OPINION

MALADIE MENTALE
Les psychiatres, entre pouvoir et vouloir

Faut-il attendre l’irréparable ou que la personne en détresse pose des gestes malheureux pour intervenir ?

L’été dernier, nous avons enregistré plus d’appels de personnes en crise que de coutume. Beaucoup de familles avec un proche atteint de maladie mentale qui souffre, par exemple, de psychose, et qui refuse de se faire soigner, crient au secours.

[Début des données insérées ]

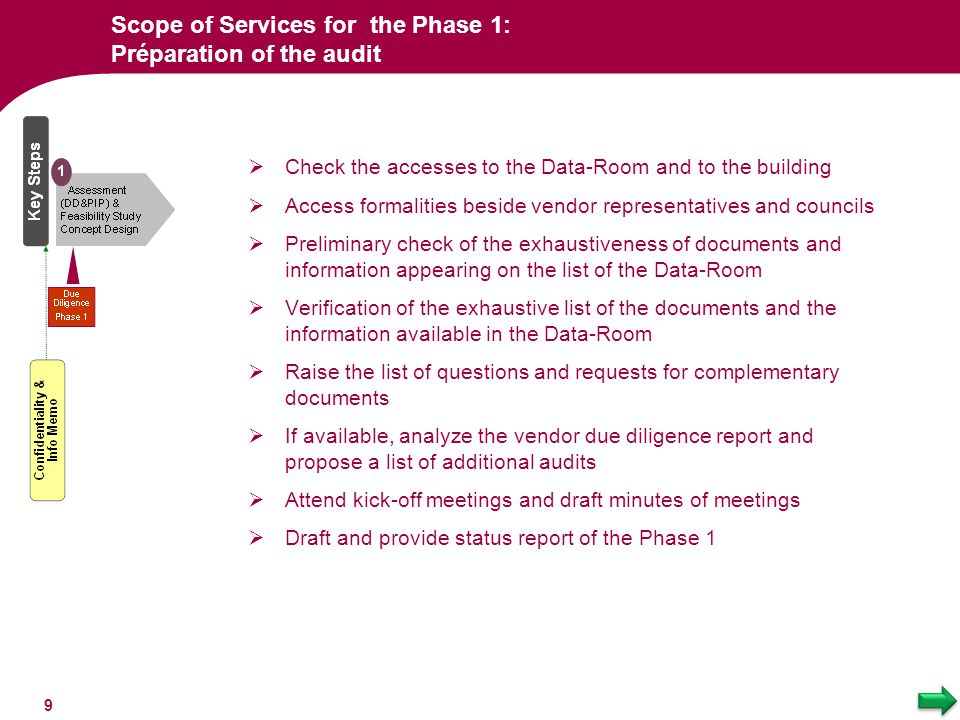Scope of Services for the Phase 1: Préparation of the audit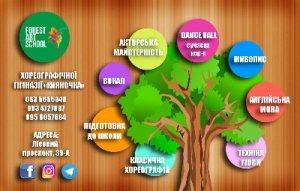Центр всестороннего развития ребенка «Кияночка» на Лесном массиве буде
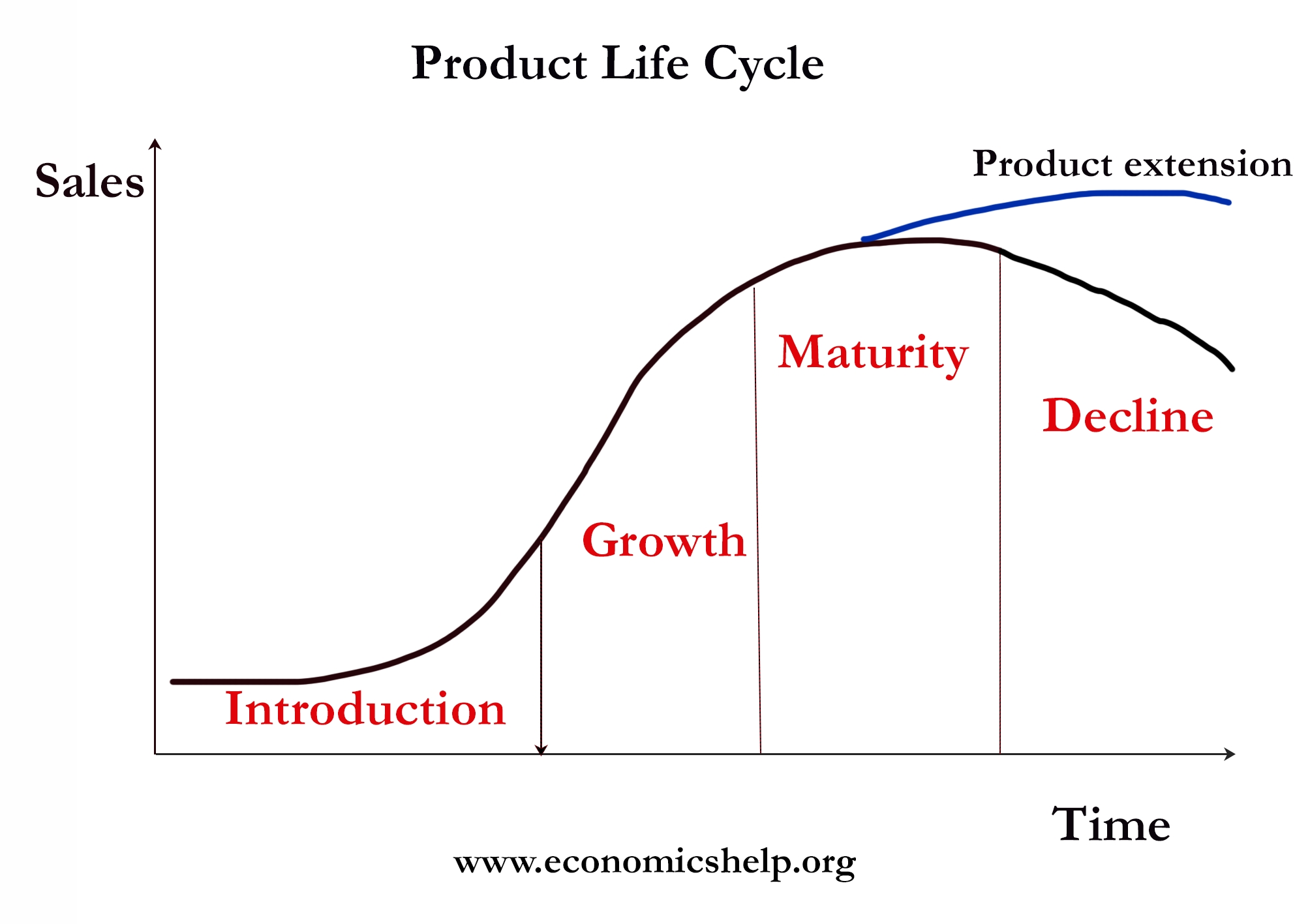 Product Life-Cycle | Economics Help pertaining to Product Life Cycle Examples 57023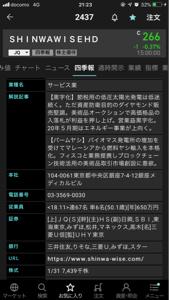 2437 - Shinwa Wise Holdings(株) 四季報は、お飾りか?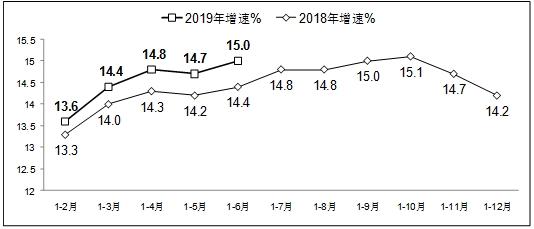 上半年软件业务收入同比增15% 中部地区增势突出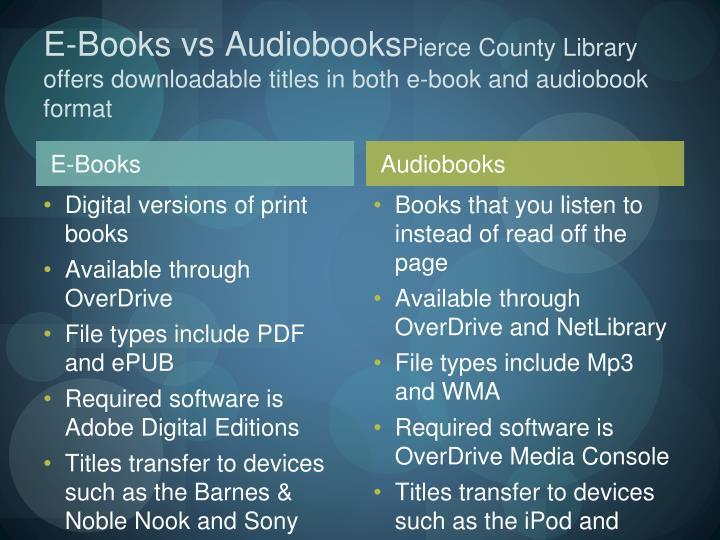 E-Books vs Audiobooks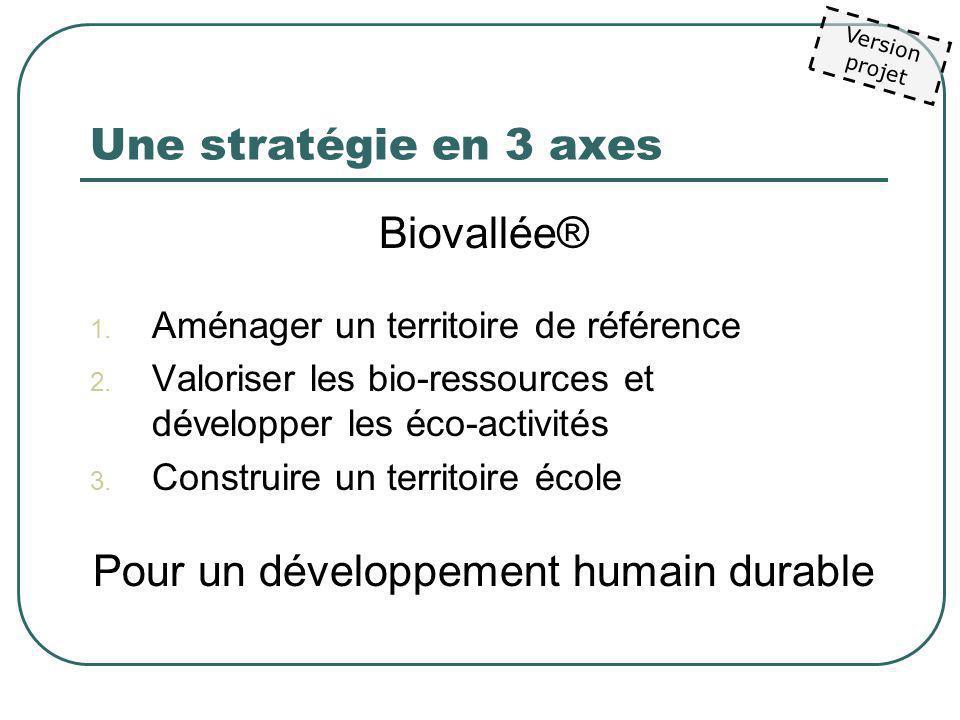 Une stratégie en 3 axes Biovallée® 1.Aménager un territoire de référence 2.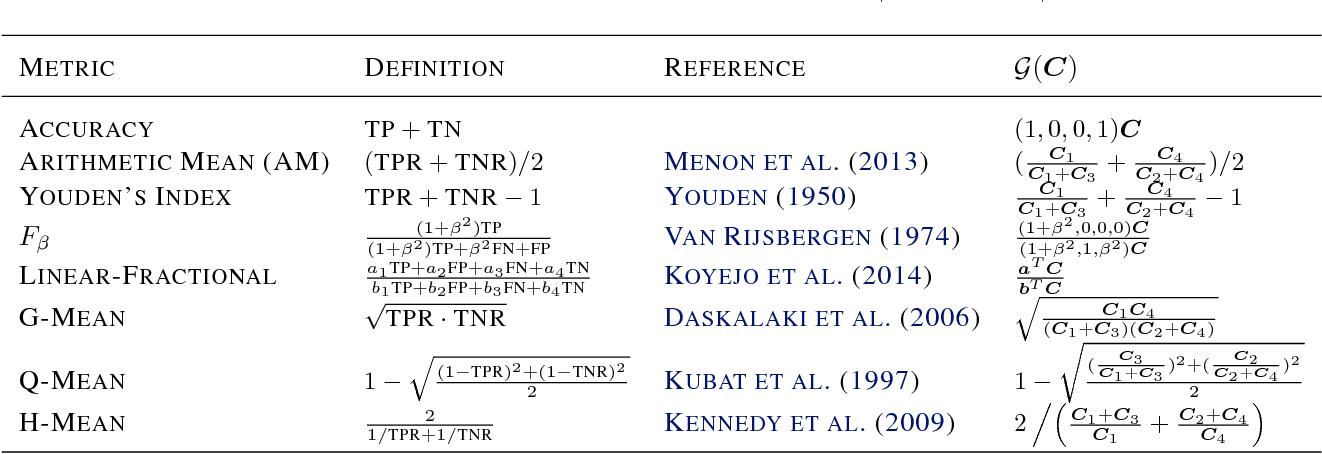 Figure 1 for Binary Classification with Karmic, Threshold-Quasi-Concave Metrics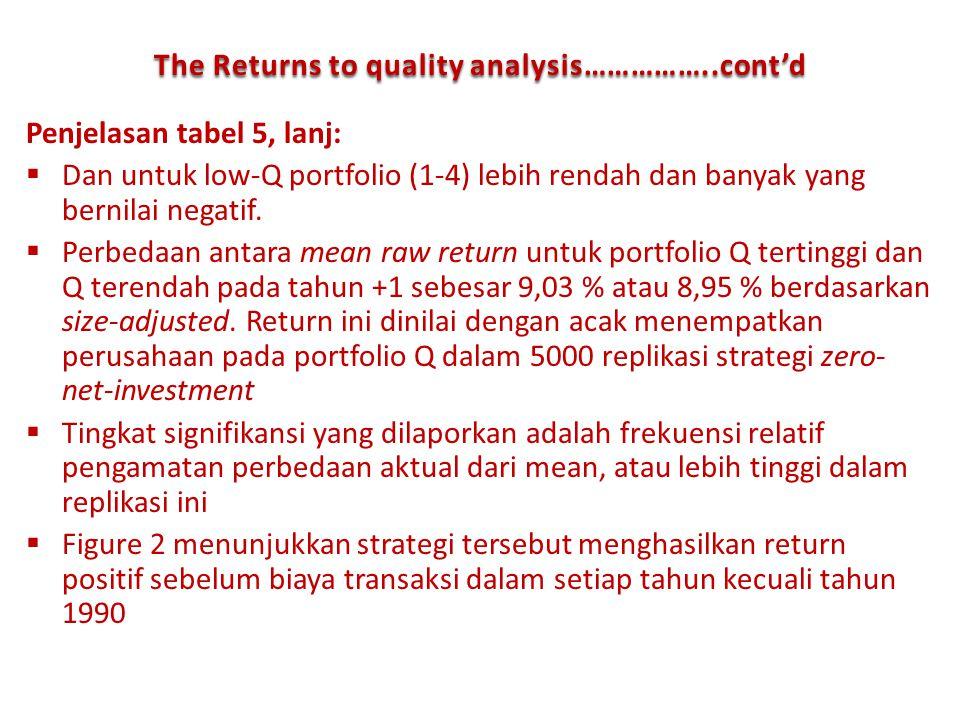 The Returns to quality analysis……………..cont'd Penjelasan tabel 5, lanj:  Dan untuk low-Q portfolio (1-4) lebih rendah dan banyak yang bernilai negatif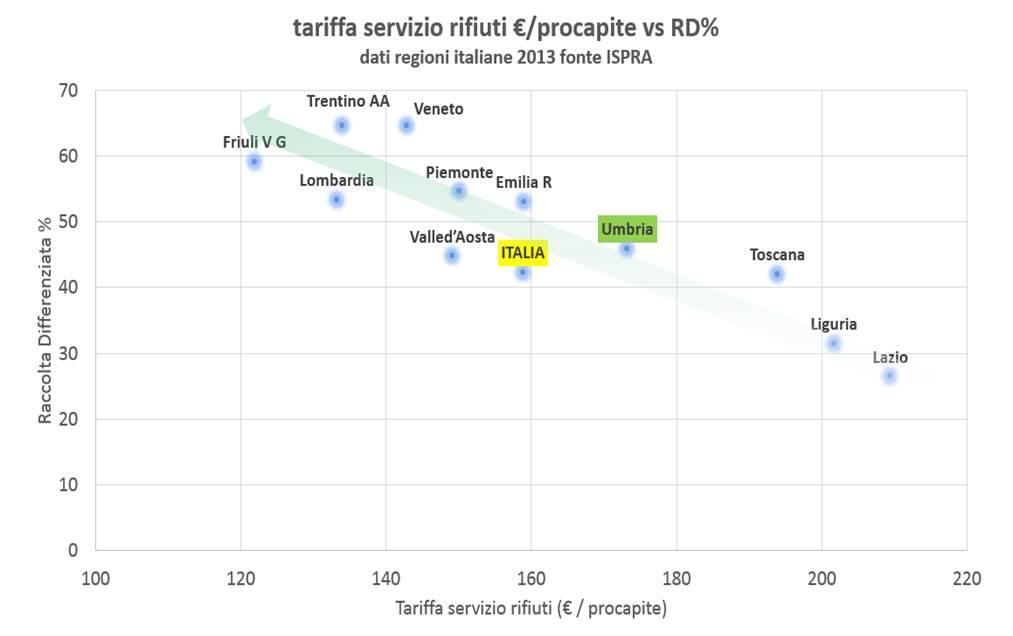 Umbria: Tariffa servizio rifiuti €/procapite vs RD%
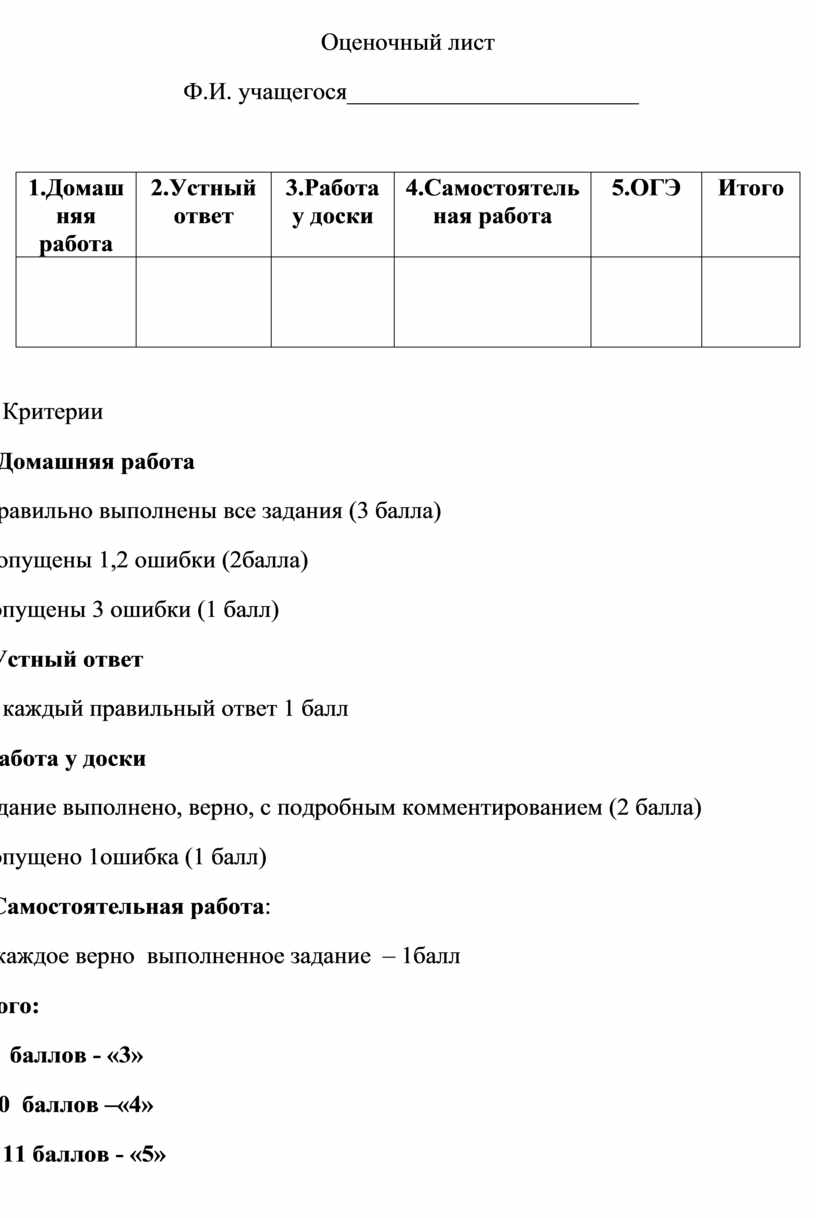 Оценочный лист Ф.И. учащегося________________________ 1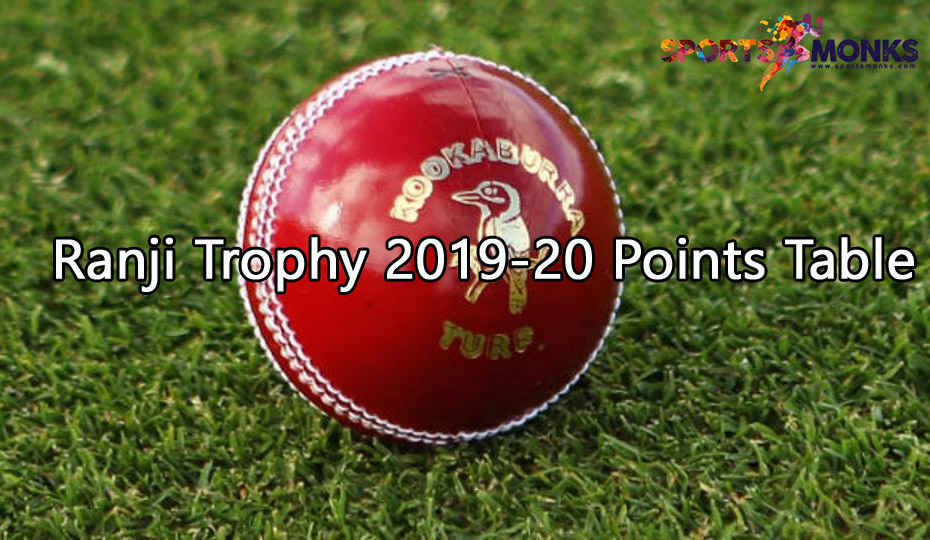 Psl point table 2020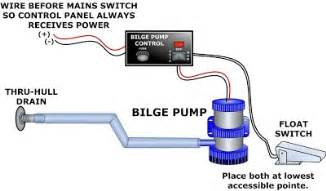 wiring a system float 3 wiring get free image about wiring diagram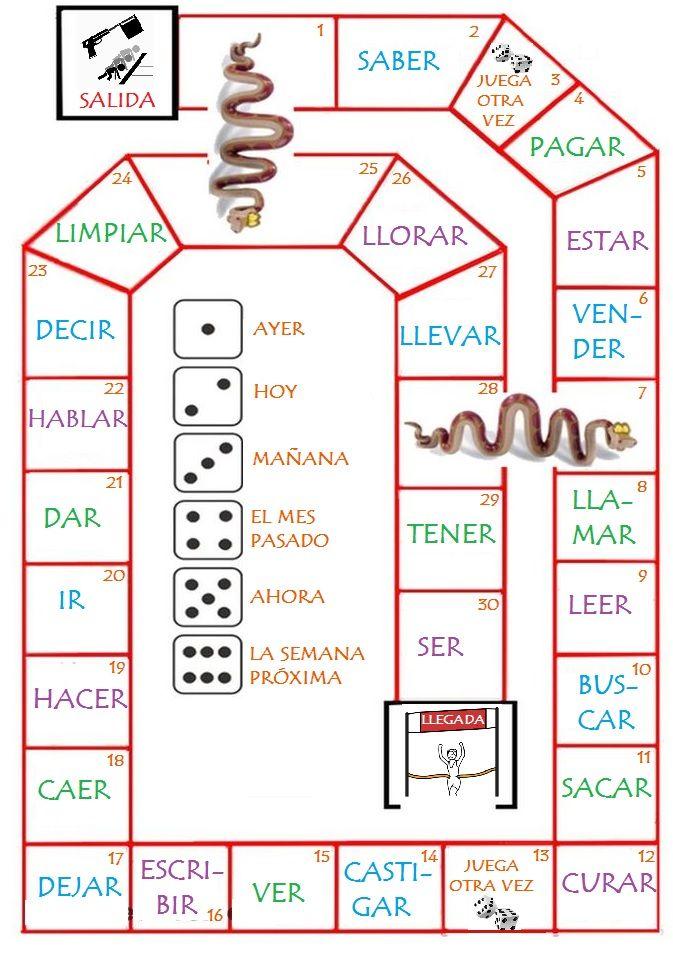Oca de los verbos Tutora española ) Pinterest El verbo - new tabla periodica en juego didactico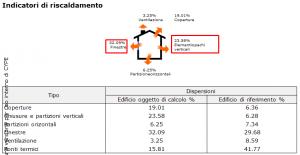 cypetherm_improvements_07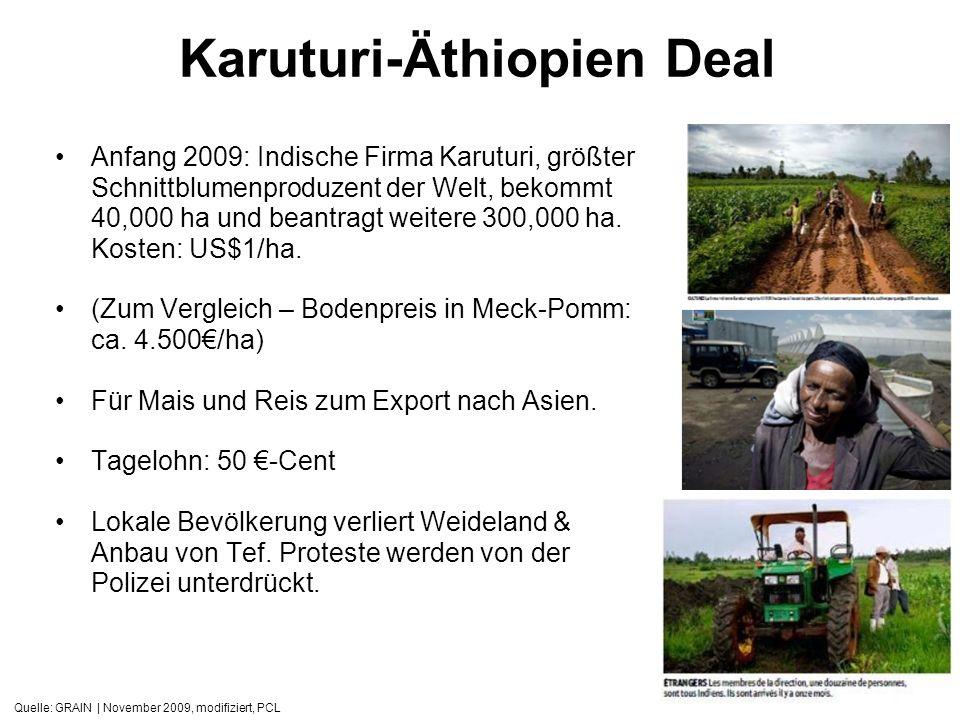 Karuturi-Äthiopien Deal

Sont également en hausse les appels de personnes ayant plus de 55 ans et souffrant de dépression, d’angoisse et d’anxiété. Souvent, elles se sentent isolées en raison de leur précarité financière.

Notre organisme, le Centre de soutien en santé mentale – Montérégie, qui existe depuis 17 ans, a pour mission principale de soutenir les familles ainsi que les personnes atteintes de maladie mentale. Nous leur offrons entre autres de l’écoute, de l’accompagnement et des activités de réinsertion sociale. Les familles éprouvent parfois de la difficulté à aider leur proche malade, alors, en tant qu’organisme, nous devons les accompagner au palais de justice pour obtenir une ordonnance d’évaluation psychiatrique.

Trouble de LA personnalité limite

Plusieurs psychiatres refusent une certaine catégorie de trouble mental : les personnes souffrant de trouble de la personnalité limite (TPL-borderline). Malheureusement, on constate un jeu de l’autruche de la part des psychiatres qui ne veulent pas prendre en charge ces personnes souffrantes, surtout si elles refusent les traitements.

Cette faille dans notre système de santé joue avec la notion de dangerosité, et les psychiatres s’en servent pour ne pas assumer pleinement leur responsabilité face aux droits de la personne.

Pourtant, dans un article de La Presse publié en août dernier, un psychiatre souligne cette dangerosité en insistant sur le pouvoir et le droit de tout psychiatre de garder une personne contre son gré. Cependant, plusieurs psychiatres n’osent pas le faire et souvent refusent d’hospitaliser la personne souffrante en la renvoyant dans la rue tout en sachant fort bien qu’elle peut devenir rapidement sans-abri. Selon le Dr Chamberland, il faudrait davantage tenir compte de la dangerosité de la personne lorsqu’elle arrive aux urgences, surtout si elle souffre d’une psychose et qu’elle n’est nullement apte à comprendre son état actuel.

Mais dans quel monde vivons-nous ? Les psychiatres ont beaucoup de pouvoir, l’oublie-t-on ? Pour les personnes vivant avec un TPL, on dit souvent qu’elles sont difficiles à soigner, car il n’y a aucune collaboration de leur part. Plusieurs parmi elles consomment régulièrement de la drogue et vivent dans la rue. De même, on met à l’écart les personnes souffrant de trouble concomitant, surtout si elles ne veulent pas être soignées.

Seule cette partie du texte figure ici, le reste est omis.